Да будет известно благочестивым братьям, что аккерманские долины [94]после потопа были морем. Когда Искандер Зулькарнейн по воле самого аллаха прорубил Черноморский пролив [95]и заставил Черное море течь в Средиземное, воды отхлынули, и эти места навеки остались краем необитаемых, бесплодных песков. Рассказывают, что злые духи-джинны облюбовали эти долины и поселились здесь. И вплоть до эпохи Сасанидов [96]сия обширная долина была местом отдыха джиннов.

Однажды пехливан [97]по имени Салсал, завершая свое путешествие, прибыл на аккерманскую землю. И что же он увидел?
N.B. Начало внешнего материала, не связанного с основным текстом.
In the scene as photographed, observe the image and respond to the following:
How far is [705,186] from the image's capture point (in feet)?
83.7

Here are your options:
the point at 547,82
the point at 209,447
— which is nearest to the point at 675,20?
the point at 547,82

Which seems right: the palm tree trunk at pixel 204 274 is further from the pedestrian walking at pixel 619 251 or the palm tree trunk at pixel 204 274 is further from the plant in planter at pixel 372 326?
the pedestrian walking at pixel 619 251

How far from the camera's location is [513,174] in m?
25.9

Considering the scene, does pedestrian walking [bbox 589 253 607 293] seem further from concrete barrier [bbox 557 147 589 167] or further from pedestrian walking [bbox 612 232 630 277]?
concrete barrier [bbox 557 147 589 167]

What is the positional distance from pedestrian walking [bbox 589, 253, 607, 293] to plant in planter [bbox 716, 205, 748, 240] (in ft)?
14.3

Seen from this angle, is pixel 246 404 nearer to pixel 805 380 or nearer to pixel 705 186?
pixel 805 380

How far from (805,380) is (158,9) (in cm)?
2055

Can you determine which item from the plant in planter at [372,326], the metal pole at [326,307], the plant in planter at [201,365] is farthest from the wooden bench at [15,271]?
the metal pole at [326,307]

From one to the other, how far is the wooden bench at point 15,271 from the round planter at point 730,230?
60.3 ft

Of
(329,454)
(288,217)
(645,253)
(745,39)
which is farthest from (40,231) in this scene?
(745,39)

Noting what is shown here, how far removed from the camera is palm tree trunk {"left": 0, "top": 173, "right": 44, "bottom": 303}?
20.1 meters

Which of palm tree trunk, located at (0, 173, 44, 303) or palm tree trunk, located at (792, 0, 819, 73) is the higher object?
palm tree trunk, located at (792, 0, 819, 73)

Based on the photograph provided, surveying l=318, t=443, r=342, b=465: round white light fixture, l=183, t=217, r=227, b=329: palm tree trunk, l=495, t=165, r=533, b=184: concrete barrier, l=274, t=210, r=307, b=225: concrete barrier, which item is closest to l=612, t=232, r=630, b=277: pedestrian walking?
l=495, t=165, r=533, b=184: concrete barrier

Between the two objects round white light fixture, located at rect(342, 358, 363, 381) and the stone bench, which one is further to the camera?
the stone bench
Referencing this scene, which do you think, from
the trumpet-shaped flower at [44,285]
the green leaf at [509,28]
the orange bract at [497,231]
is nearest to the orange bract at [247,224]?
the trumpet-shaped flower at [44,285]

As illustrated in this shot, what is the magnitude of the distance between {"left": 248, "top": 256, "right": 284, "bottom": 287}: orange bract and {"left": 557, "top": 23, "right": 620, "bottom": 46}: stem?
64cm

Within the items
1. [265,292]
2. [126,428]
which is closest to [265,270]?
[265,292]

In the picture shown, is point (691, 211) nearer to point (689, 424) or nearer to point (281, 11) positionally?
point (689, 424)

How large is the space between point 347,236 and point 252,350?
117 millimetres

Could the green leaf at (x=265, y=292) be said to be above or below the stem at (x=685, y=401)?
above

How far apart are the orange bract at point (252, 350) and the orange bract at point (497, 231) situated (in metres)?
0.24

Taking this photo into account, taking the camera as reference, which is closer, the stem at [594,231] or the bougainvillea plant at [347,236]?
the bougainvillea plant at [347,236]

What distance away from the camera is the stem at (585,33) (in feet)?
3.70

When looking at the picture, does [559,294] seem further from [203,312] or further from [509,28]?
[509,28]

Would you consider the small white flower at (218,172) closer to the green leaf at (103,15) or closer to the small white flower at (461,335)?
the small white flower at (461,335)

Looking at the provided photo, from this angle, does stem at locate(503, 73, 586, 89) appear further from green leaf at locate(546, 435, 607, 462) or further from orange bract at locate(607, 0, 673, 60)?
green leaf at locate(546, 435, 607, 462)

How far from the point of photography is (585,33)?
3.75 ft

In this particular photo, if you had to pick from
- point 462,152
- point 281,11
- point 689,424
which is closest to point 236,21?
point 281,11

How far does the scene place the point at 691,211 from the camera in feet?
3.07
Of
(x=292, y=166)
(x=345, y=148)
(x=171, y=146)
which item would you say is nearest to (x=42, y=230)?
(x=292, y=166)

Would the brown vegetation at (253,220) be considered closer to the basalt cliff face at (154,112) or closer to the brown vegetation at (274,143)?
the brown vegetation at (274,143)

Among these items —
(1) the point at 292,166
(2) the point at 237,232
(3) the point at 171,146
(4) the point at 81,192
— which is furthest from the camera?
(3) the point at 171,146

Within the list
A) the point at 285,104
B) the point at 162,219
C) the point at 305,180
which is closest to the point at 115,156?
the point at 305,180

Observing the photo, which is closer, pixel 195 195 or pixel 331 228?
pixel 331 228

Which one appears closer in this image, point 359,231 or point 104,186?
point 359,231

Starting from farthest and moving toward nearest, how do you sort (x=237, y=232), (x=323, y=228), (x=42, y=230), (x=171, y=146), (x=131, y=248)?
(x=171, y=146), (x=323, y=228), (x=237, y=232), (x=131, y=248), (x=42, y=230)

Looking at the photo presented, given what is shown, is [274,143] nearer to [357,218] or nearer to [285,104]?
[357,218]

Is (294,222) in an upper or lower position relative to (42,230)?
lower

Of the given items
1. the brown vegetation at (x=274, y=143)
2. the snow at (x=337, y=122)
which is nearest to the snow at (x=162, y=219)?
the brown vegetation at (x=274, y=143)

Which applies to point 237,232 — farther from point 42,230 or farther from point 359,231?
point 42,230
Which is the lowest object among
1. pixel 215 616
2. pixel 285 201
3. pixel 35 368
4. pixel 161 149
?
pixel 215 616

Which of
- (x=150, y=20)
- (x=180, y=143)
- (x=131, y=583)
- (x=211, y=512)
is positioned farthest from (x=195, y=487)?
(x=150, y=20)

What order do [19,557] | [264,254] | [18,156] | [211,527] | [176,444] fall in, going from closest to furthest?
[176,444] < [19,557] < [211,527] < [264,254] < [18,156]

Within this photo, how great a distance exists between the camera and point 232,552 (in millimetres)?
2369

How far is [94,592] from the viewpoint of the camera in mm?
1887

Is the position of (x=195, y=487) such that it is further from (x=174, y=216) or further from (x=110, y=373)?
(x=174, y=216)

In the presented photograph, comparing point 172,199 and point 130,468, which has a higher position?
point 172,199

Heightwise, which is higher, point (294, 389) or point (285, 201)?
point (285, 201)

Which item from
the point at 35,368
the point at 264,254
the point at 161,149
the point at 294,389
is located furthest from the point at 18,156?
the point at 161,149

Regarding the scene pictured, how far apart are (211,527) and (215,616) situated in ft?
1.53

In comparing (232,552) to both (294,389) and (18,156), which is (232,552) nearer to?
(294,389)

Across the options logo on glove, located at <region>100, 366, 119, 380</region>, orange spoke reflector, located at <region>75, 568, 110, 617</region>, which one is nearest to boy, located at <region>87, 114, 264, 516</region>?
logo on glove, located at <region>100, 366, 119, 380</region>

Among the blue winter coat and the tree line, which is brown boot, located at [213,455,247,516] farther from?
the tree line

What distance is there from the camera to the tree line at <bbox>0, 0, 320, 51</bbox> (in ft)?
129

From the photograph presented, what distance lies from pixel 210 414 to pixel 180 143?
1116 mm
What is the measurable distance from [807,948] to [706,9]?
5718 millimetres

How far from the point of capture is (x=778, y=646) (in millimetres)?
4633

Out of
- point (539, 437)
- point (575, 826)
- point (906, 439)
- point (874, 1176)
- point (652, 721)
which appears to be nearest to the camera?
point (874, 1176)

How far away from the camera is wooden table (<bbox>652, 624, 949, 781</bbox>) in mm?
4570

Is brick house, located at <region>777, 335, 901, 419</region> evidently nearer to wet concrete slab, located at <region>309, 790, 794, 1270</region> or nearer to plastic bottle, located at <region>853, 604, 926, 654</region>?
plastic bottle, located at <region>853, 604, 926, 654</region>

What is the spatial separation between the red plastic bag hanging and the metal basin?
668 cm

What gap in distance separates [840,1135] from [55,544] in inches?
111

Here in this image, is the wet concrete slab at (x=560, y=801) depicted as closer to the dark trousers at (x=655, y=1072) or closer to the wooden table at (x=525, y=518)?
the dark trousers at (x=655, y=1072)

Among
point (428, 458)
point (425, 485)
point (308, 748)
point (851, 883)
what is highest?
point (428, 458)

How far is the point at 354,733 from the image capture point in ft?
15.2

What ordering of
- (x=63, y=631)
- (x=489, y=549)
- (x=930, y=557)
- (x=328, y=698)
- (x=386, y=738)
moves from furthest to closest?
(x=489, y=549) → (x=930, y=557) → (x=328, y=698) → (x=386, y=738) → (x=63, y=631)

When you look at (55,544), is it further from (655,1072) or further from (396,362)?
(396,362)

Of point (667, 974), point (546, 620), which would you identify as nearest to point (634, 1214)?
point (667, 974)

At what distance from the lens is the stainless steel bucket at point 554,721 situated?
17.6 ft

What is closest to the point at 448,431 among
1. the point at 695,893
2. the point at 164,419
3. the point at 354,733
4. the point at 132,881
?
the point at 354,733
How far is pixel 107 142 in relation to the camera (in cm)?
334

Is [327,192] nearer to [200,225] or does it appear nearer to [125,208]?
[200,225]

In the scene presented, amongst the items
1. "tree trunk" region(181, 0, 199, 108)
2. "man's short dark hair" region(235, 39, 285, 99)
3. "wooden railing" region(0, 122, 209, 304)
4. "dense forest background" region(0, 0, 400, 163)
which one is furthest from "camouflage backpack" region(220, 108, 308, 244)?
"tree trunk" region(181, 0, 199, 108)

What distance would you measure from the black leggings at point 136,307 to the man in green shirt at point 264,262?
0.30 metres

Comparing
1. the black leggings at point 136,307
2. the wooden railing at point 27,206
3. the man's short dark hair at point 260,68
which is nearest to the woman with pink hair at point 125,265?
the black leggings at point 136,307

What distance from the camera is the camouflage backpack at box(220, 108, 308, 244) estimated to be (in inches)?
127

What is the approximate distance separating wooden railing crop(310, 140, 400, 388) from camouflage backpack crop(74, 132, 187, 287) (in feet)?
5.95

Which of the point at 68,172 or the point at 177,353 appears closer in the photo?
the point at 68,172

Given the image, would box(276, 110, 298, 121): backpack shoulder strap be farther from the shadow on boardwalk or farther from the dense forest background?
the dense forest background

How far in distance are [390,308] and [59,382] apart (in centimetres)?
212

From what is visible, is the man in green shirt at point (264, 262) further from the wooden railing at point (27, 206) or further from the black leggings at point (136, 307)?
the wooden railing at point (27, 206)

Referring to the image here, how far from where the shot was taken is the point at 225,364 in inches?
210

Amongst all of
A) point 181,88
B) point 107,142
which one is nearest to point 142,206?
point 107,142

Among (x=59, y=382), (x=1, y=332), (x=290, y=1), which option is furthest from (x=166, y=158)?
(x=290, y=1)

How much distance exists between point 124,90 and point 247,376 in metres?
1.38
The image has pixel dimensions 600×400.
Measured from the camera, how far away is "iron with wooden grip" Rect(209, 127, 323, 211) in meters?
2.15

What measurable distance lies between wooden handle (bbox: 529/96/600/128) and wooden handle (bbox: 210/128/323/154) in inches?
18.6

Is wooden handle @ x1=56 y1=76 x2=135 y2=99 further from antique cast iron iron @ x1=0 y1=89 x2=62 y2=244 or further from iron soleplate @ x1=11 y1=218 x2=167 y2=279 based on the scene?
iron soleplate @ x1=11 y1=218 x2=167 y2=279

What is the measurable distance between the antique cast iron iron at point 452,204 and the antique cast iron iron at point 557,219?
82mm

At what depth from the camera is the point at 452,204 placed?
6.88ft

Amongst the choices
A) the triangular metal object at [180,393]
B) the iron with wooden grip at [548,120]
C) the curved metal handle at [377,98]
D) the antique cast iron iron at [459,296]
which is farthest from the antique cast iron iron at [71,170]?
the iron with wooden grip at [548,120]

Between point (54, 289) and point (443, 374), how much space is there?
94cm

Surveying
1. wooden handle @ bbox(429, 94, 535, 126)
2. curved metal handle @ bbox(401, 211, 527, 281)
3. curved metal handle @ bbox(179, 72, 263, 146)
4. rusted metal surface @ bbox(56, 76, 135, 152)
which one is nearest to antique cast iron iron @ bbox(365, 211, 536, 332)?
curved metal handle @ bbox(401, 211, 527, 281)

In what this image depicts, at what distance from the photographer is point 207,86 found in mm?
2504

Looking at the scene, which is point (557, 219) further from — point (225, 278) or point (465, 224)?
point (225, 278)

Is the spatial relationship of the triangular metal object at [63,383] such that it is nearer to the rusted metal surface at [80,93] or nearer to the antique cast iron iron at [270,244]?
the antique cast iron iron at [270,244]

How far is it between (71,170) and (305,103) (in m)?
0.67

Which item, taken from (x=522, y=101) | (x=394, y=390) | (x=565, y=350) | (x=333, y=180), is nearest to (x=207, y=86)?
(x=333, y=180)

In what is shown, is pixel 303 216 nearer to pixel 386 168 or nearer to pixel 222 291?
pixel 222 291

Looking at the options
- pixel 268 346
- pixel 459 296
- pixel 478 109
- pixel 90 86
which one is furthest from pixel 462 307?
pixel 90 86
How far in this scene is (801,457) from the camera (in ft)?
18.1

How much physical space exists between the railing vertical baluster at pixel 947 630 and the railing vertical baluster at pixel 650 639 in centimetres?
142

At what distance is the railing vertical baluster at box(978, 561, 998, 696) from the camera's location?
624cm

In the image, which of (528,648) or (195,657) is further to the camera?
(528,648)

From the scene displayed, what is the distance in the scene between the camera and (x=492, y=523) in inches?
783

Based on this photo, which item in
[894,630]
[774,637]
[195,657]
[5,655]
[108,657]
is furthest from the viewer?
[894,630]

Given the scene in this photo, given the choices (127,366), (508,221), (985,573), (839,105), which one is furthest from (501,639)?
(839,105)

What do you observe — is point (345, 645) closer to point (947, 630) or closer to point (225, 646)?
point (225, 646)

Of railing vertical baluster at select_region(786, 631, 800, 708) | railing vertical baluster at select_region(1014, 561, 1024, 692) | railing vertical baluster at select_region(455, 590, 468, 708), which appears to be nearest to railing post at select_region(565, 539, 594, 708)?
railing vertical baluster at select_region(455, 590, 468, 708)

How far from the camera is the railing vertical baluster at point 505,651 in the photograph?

Место для крепости, вода и воздух которого приятны, однако неподалеку находилось пристанище джиннов… Тотчас собрав святых мудрецов, Салсал по всем правилам колдовства и науки изготовил для джиннов великий талисман и начертал на нем: «Пусть снова обитают они в Камрал-куме и, помилуй Аллах, пусть не ходят они на сынов Адамовых [98], а сыны Адамовы пусть не ходят на них».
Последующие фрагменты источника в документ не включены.